2. Dual Warhead Nozzle-Ejecta – a two stage nuclear/nuclear approach, which combines an initial nuclear blast to create a provisional deep crater, which is then followed by a second subsurface nuclear detonation within that provisional crater (the nozzle), which would generate an ejecta effect and high degree of efficiency in the conversion of the x-ray and neutron energy that is released into propulsive energy to the orbital body.
Kinetic Energy/Impact – massive and high velocity man-assembled bodies which impact the orbital body directly and impart a resulting inertial/momentum transfer change to its orbit.
3. Asteroid Redirect – capture and employment of another asteroid body as an inertial mass which is directed to impact and fragment or alter the trajectory of the threatening orbital body.
Earth-Lunar Lagrange 1 Orbital Quick Response Array (ELORA) – a large kinetic object and quick response approach developed by The Ethical Skeptic. A series of Lunar dust bag bundles, bound together into large, massive projectiles held on station at Earth-Lunar Lagrange Point 1 and subsequently placed into any needed inclination Lagrange orbit around the Moon. These would be short notice directed by thruster and/or Moon-Earth slingshot towards the approaching orbital body, exploiting the low/zero gravity of Earth-Moon Lagrange 1, and targeted for a direct high velocity/high kinetic impact. The bags can be un-bound at the last minute, in order to form a larger impact pattern (shotgun effect) in the case of a rubble pile asteroid, thereby distributing the momentum over a larger area of the orbiting body and displacing a greater amount of the rubble and reducing fragmentation.
4. Hypervelocity Asteroid Intercept Vehicle (HAIV) – a two stage kinetic/nuclear hybrid approach, which combines a kinetic impactor to create an initial crater, which is then followed by a subsurface nuclear detonation within that initial crater, which would generate a lensing effect and high degree of efficiency in the conversion of the x-ray and neutron energy that is released into propulsive energy to the orbital body.
5. Conventional Rocket Engine – launching and attaching any spacecraft propulsion engine to the center of mass of the orbital object, and using the engine to give a push, possibly forcing the asteroid onto a non-threatening trajectory.
Gradualization – various approaches by means of technology, engines, colors, lasers or offset thrust devices which serve to push, pull, alter the solar pressure on or cometize the orbital body.
6. Gravity Tractor Thrust Rockets – a more massive thruster spacecraft is placed into orbit around the Earth-threatening orbital body. A slow thrust is applied from the spacecraft’s engines, never exceeding escape velocity. The mutual gravitation between the two bodies begins to alter the trajectory of the orbital body from its original course.
7. Ion Beam Driver – involves the use of a low-divergence ion thruster mounted on an orbiting spacecraft, which is pointed at the center of mass of the asteroid. The momentum imparted by the ions reaching the asteroid surface produces a slow-but-continuous force that can deflect the asteroid in similar fashion to a gravity tractor, but with a much lighter spacecraft.
8. Solar Sail Push/Pull – attaching a solar sail either behind or on the surface of the orbital body, in order to use the solar wind to alter the trajectory of the orbital body.
9. Painting – altering the color of the orbital body to the opposite end of the color band from which it naturally exists. The whiter or blacker surface alteration would then provide for a differential dynamic in the absorption and reflection of solar photons and gradually alter the body’s trajectory over time via the Yarkovsky effect.

- [WHAT THE EXERCISE ASKS] Write the next part of the passage on asteroid deflection methods, picking up after the entry on painting.

Spatial reasoning records
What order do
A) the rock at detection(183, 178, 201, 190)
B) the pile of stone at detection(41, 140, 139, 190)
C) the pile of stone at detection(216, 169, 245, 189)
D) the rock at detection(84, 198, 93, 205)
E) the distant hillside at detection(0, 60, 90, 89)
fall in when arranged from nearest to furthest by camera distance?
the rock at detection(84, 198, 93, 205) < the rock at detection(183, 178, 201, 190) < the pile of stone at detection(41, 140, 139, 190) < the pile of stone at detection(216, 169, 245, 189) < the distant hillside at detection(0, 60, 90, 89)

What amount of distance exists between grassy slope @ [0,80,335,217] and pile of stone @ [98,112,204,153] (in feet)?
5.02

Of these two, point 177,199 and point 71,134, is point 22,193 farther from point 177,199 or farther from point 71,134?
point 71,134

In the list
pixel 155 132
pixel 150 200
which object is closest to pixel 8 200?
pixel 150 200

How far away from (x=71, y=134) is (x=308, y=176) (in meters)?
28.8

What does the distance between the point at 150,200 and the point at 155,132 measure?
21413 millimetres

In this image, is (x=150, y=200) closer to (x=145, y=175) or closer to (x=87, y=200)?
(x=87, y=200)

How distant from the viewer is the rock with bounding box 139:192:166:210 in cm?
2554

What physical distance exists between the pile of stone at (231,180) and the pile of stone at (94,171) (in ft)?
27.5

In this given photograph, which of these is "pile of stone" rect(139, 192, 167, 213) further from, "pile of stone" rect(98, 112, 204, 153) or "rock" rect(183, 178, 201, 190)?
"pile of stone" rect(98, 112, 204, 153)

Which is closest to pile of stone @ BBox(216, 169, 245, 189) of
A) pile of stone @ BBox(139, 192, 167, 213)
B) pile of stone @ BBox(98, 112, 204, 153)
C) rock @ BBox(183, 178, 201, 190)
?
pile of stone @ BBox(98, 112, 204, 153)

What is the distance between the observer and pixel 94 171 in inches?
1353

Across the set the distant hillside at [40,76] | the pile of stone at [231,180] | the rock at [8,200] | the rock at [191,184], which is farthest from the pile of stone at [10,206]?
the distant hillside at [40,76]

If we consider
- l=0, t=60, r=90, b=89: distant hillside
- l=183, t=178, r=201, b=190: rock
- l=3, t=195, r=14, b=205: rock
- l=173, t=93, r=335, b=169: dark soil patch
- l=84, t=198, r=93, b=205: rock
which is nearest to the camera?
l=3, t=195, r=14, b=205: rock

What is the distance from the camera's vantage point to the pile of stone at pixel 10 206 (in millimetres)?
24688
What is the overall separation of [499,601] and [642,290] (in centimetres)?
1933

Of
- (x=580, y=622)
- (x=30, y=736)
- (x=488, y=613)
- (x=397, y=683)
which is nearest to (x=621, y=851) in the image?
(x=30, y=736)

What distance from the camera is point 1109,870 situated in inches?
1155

- [OUTPUT OF THE EXERCISE]
10. Solar Focusing – a technique using a set of refractory lenses or a large reflector lens (probably deployed foil) which focuses a relatively narrow beam of reflected sunlight onto a specific region of the orbital body, creating thrust from the resulting vaporization of material, solar wind or through amplifying the Yarkovsky effect, wherein photons emitted from the body itself serve to alter its trajectory.
11. Nuclear Pulse Propulsion – involves the use of a nuclear pulse engine mounted on a spacecraft, which lands on the surface of the asteroid. The momentum imparted by the nuclear pulses produces a slow-but-continuous force that can deflect the asteroid in similar fashion to a thruster rocket.
12. Cometization – heating the surface of the orbital body through a thermonuclear release of neutrons, x-rays, and gamma rays so that it begins to eject heated material from cracks or vents in the surface, in similar manner to a comet – thereby causing a thrust vector nudging of the orbital body itself for a short to moderate period of time. Depending on the brisance and yield of the nuclear device, the resulting ejecta exhaust and mass loss effects, would produce enough alteration in the object’s orbit to make it miss Earth.
13. Laser Ablation – focus sufficient laser energy from Earth or a space deployed laser or laser array, onto the surface of an asteroid to cause flash vaporization and mass ablation and create either an impulse or mass alteration which changes the momentum of the orbital body.
14. Magnetic Flux Compression – magnetically brakes objects that contain a high percentage of iron through deploying a wide coil of wire along the sides of its orbital path. When the body moves through the coil or tunnel, inductance creates an electromagnet solenoid effect which causes EM drag on the orbital body.
Mass Alteration – various methods of digging and ejecting or addition of added mass from/to the orbital body, thereby altering its long-term orbital track.
15. Deep Impact Collision – an impactor which injects itself deep into the surface of the orbital body, thereby changing both its velocity and net mass.
16. Mass Driver – a system landed onto the surface of an orbital body, which ejects material into space, thus giving the object a slow steady push as well as decreasing its mass.
17. Gravity Tractor Redirect – another smaller, but still significant spacecraft or redirected body is placed into orbit around the Earth-threatening orbital body. The added binary-systemic gravitation/mass of the new body alter the trajectory of the orbital body from its original course.
18. Tether Tractor – attaching a mass by means of a tether or netting, to the orbital body, thereby altering the net mass of the system and as well its orbital trajectory.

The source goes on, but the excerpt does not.